Money market funds are one of the most popular cash management tools. These investments are also touted as the safest type of mutual fund. But before investing in them, you should first know what they are, their benefits, and if they are suitable investments for you.
What Money Market Funds Are
Money market funds are mutual funds that invest in money or financial markets, which, in simple terms, means that you borrow or loan money, respectively. A money market fund is similar to your deposit account at the bank in that it takes your money and uses it for investment purposes. Then, a portion of the earnings, which come in the form of dividends, are paid to you. In general, money market funds pay out monthly dividends.

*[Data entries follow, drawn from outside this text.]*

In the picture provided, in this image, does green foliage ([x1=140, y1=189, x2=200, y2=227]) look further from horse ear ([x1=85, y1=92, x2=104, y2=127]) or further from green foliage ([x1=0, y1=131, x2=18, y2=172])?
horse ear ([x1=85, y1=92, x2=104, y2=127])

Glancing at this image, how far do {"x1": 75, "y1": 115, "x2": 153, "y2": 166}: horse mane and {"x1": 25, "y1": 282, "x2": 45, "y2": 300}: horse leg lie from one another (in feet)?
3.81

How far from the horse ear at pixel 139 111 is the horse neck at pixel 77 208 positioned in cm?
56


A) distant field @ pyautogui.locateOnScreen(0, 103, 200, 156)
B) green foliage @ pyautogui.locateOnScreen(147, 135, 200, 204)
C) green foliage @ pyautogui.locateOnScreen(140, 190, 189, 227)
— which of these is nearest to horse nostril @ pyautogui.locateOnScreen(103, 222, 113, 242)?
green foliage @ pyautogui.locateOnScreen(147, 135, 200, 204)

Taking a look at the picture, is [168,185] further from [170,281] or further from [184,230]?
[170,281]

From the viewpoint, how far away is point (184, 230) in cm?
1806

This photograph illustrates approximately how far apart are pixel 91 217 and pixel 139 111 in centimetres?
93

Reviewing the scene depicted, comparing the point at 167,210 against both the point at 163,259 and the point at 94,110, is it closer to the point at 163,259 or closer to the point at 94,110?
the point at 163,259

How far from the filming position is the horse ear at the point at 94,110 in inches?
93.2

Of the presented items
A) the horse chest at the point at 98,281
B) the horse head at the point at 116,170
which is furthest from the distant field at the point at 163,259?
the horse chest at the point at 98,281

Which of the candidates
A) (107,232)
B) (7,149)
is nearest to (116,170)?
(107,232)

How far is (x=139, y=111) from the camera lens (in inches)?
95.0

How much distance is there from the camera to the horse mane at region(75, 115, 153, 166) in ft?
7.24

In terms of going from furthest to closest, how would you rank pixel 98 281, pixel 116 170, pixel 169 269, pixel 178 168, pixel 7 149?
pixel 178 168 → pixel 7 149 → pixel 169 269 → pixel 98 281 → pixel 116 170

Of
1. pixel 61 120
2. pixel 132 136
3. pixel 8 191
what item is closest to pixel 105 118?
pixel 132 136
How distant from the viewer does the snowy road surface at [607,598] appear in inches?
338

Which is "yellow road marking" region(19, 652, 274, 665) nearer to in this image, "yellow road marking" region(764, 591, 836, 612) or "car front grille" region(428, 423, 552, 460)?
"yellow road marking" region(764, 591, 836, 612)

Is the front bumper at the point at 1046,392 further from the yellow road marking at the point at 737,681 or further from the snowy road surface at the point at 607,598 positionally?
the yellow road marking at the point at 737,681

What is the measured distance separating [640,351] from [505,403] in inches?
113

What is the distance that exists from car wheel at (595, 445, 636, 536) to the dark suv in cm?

Money market funds typically invest in short term investments that mature in less than 13 months at the maximum. Since money market funds are investment with shorter time frame, the risk is significantly reduced. The idea is that lending the money for the short term is safer as there is a high probability that the amount will be paid back. Normally, money market funds invest in US Treasury issues, short-term corporate paper, and certificates of deposit. There are different kinds of money market funds based on the type of securities they buy. However, the most significant distinction is whether the dividends earned are taxable or tax-free.
The Advantages of Money Market Funds
With this type of investment, you are allowed to write checks that draw from a money market fund. This allows you to enjoy the benefits of dividend earnings, plus you can easily access your cash. However, you need to verify with your institution first regarding restrictions and fees.
Money market funds are most practical for parking cash you need in the short term. These needs may include down payment for a house, a car or a vacation. Also, since money market funds are completely liquid, you can sell your shares in a money fund anytime you want to.
Who Invests in Money Market Funds
Money market funds are for investors who want to earn decent returns from safe investments. These investments are usually liquid. This means that you have the privilege of drawing out the money within a few business days if you need to. Money market funds also allow you to take advantage of increasing interest rates. This is made possible by stashing your money in an investment that adjusts with the movements of the market.